Julia: 1984 Receives a Feminist Makeover

George Orwell’s Nineteen Eighty Four is receiving a feminist retelling. The reimagining sees the story from Julia’s perspective, Winston’s lover.

Credit: The Guardian

Julia, a novel by Sandra Newman is reframing Nineteen Eighty-Four from a feminist perspective. The tale tells the story of a horrifying, fascist regime, from the perspective of the original protagonist’s romantic interest.

Winston discovers a free spirit in Julia, someone who has sex for pleasure (a criminal act) and mocks Big Brother. They are aware that their romance cannot continue, but they continue on in defiance. She claims to have slept with other Party members, a claim supported by the fact that she has obtained items that appear to be out of Winston’s reach, such as chocolate and tea.

Big Brother’s Narrative

Credit: Daily Mail

“It was a bright cold day in April, and the clocks were striking thirteen” is the famous literary line which opens the dystopian classic. In a futuristic world under the control of an omniscient leader, free thought has become a sin. Winston Smith falls in love with Julia and in this closely monitored society, there is no escape from Big Brother.

Big Brother is in charge, and the Thought Police are on the lookout for any individual thoughts. Winston Smith works for The Ministry of Truth, rewriting history to fit Big Brother’s narrative. He begins an illicit relationship with Julia. The works on the novel-writing machines in the Fiction Department. Eventually, both go to Room 101 for re-education.

Winston Smith is the novel’s protagonist. He lives in a dystopian Great Britain, known as Airstrip One. The country, and the world as a whole, is stuck in a never-ending cycle of war and alliances. The sole political party in Airstrip One, INGSOC, rules with an iron fist, by a personality cult centring around its leader, Big Brother.

The Eyes of a Woman

Credit: CharacTour

Nineteen Eighty-Four occurs through the eyes of a woman in Sandra Newman’s Julia. “It was the man from Records who began it, him all unknowing in his prim, grim way, his above-it-all oldthink way. He was the one Syme called ‘Old Misery’,” writes Newman. 

“Comrade Smith was his right name, though ‘Comrade’ never suited him somehow. Of course, if you felt foolish calling someone ‘Comrade’, far better not to speak to them at all.”

Per The Guardian, publisher Granta says that Julia understands the world of Oceania “far better than Winston and is essentially happy with her life”. 

The estate’s literary executor Bill Hamilton confirms that the novel explores the relationship of Julia and Winston. He describes it to The Guardian as, “both true to the original but also gives a dramatically different narrative to stand alongside the original,”

He adds that,

“The millions of readers who have been brought up with Orwell’s Nineteen Eighty-Four will find this a provocative and satisfying companion.”

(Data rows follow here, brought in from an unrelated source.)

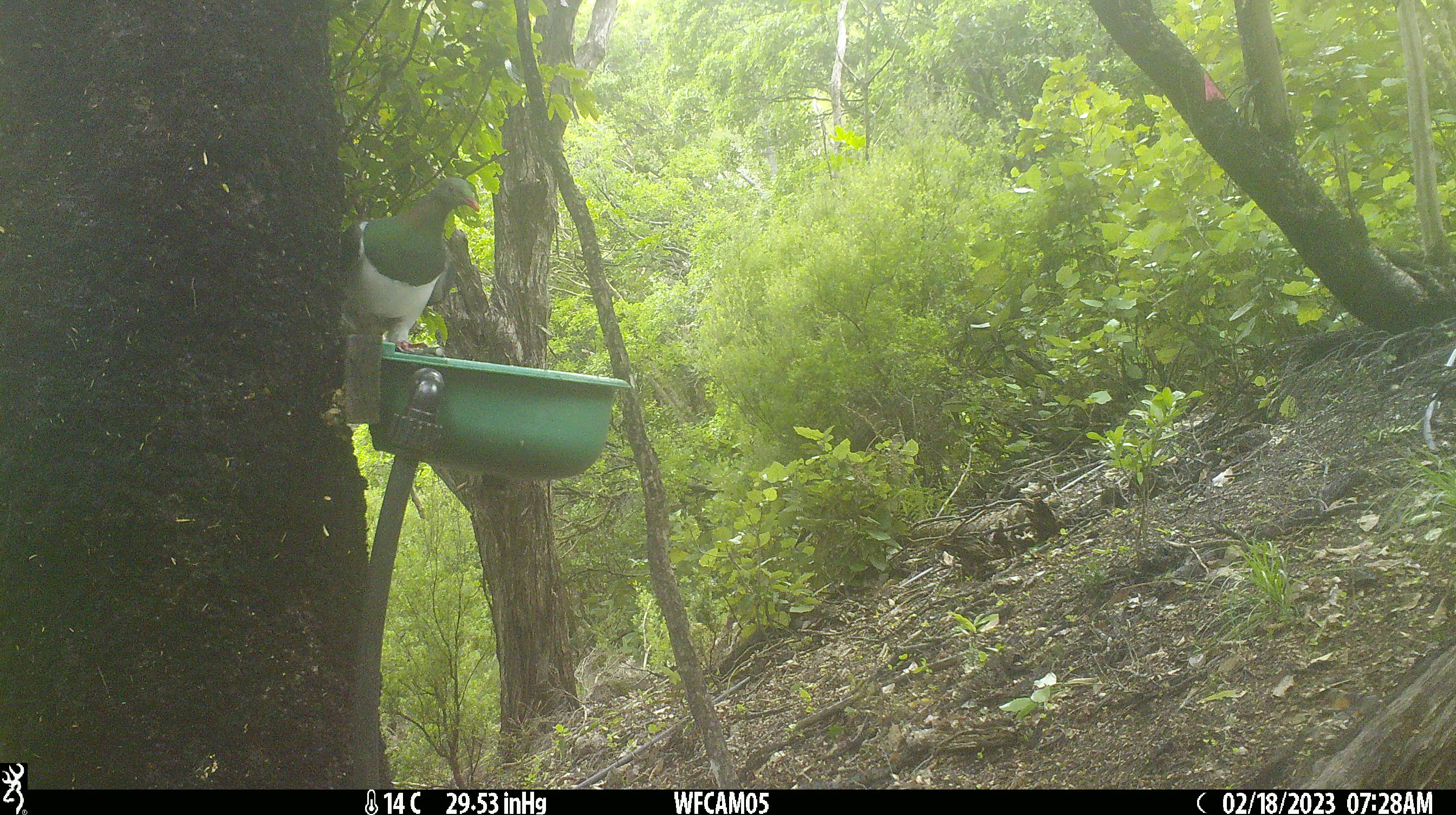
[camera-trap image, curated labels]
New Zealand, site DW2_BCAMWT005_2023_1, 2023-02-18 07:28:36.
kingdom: Animalia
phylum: Chordata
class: Aves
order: Columbiformes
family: Columbidae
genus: Hemiphaga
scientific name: Hemiphaga novaeseelandiae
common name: new zealand pigeon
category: kereru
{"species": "kereru (new zealand pigeon) (Hemiphaga novaeseelandiae)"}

Hamilton explains that, “Two of the unanswered questions in Orwell’s novel are what Julia sees in Winston, and how she has navigated her way through the party hierarchy.”

Per Polygon, its news release states that Julia will showcase a character who “understands the world of Oceania far better than Winston and is essentially happy with her life — Julia has known no other world and never imagined one.”

As yet, no official release date for Julia is set. Mariner Books hope to publish the novel in time for the original novel’s 75th anniversary; approximately 2024.